■ **Source material**:
···
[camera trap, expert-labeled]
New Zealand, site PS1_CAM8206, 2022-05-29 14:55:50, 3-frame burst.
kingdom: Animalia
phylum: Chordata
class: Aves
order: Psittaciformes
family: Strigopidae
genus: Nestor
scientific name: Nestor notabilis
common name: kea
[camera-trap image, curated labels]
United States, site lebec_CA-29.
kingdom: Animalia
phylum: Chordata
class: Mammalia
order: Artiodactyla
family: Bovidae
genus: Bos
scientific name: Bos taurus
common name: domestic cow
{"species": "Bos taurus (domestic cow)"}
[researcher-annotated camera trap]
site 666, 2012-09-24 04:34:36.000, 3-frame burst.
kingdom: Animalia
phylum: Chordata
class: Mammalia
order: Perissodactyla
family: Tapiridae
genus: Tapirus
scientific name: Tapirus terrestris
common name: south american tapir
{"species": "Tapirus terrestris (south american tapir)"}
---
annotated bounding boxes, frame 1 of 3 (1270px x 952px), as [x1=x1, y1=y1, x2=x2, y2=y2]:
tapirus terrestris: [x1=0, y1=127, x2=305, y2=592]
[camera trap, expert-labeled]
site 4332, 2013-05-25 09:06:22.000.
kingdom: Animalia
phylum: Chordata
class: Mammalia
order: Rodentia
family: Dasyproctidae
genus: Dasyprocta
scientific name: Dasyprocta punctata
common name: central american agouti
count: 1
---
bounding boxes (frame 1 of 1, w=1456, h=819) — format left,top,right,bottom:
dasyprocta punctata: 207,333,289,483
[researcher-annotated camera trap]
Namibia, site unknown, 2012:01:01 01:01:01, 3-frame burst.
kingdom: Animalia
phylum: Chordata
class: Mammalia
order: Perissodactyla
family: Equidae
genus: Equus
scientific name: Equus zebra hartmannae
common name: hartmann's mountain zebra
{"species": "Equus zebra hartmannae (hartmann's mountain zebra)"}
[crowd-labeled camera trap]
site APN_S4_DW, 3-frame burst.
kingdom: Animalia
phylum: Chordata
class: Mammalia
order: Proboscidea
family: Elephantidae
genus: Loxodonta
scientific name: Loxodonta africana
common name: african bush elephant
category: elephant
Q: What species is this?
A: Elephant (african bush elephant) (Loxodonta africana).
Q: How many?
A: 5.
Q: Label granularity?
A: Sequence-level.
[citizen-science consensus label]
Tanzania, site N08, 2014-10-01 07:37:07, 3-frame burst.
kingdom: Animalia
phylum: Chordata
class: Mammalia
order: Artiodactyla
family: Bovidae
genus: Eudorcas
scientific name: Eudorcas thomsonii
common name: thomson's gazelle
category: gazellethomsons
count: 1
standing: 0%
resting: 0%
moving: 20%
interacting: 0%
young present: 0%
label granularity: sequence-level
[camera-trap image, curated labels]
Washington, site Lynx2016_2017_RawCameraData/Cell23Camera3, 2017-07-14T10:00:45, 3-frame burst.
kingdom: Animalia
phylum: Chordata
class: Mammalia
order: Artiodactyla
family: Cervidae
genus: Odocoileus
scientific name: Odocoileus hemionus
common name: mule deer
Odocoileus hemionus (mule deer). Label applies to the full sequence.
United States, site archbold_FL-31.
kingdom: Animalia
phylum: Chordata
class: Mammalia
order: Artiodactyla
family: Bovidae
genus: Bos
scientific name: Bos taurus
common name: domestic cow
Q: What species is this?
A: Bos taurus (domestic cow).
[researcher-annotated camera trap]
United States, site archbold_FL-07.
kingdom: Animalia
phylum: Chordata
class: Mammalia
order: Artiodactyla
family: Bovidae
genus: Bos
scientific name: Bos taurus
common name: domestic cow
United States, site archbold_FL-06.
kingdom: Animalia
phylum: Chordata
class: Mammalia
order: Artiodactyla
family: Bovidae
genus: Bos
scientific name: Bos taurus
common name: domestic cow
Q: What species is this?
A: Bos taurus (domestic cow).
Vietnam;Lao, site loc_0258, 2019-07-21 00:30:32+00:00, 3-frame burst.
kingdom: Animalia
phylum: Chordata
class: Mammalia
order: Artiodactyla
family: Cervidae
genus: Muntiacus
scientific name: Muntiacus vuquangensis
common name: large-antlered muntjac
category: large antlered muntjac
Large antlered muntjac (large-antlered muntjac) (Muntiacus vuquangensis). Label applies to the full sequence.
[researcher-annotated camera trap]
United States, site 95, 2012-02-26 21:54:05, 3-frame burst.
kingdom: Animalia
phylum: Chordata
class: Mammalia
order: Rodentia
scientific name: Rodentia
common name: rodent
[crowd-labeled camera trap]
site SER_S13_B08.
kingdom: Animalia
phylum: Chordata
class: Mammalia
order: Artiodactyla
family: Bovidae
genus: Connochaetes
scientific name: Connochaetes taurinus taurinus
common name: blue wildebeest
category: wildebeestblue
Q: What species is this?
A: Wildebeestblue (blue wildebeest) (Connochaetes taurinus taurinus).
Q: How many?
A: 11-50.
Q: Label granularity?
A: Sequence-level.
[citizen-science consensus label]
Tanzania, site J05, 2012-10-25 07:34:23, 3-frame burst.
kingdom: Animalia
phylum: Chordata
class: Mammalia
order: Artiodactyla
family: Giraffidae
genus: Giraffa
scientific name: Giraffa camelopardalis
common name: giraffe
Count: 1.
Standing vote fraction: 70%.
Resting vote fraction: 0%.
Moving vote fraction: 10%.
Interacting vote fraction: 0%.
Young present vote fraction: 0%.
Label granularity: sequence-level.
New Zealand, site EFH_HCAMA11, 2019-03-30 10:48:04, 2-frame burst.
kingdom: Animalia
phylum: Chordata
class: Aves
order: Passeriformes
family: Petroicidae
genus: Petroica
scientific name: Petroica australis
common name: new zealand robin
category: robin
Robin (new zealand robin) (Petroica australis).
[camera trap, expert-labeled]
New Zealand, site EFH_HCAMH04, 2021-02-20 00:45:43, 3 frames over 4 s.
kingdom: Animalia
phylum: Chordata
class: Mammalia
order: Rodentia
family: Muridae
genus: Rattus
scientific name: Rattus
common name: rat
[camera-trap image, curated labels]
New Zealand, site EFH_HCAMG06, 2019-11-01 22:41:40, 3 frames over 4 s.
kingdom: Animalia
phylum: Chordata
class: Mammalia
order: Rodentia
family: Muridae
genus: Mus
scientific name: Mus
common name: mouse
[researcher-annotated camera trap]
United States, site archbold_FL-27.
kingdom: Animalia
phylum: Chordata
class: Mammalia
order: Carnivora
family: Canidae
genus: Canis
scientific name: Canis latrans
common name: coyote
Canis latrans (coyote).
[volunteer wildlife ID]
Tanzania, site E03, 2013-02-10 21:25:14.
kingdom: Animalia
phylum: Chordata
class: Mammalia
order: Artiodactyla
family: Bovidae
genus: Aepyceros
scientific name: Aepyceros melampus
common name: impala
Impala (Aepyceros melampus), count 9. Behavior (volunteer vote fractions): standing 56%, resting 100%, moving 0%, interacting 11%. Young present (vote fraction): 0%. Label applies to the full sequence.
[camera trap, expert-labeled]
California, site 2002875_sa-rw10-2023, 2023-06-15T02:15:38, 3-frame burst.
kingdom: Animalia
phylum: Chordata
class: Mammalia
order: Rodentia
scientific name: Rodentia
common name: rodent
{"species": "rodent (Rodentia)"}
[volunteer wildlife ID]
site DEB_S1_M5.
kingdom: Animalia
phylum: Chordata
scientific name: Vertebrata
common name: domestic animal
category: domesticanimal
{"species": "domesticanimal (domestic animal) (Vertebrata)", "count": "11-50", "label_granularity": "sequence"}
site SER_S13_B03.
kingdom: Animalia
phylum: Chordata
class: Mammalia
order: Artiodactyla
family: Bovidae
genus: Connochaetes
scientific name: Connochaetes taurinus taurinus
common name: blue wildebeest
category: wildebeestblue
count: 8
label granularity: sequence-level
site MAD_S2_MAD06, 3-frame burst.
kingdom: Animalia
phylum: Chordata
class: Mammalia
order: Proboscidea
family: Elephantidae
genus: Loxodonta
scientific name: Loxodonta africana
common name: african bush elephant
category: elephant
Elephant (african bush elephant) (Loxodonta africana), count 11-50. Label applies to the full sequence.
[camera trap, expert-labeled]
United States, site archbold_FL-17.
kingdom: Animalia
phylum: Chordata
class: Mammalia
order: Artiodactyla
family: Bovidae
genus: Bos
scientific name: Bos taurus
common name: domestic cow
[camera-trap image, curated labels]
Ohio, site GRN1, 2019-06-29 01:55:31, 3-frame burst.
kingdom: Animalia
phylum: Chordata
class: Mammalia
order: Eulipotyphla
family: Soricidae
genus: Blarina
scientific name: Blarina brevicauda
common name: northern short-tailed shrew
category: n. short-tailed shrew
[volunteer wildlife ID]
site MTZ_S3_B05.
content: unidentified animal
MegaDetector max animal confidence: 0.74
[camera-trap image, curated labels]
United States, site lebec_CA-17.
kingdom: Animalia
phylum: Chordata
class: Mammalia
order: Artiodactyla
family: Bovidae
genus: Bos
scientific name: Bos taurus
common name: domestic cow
···
■ **Problem requirements**:
For each line above that contains the word "States", copy that line.

■ **Solution to the exercise**:
United States, site lebec_CA-29.
United States, site archbold_FL-31.
United States, site archbold_FL-07.
United States, site archbold_FL-06.
United States, site 95, 2012-02-26 21:54:05, 3-frame burst.
United States, site archbold_FL-27.
United States, site archbold_FL-17.
United States, site lebec_CA-17.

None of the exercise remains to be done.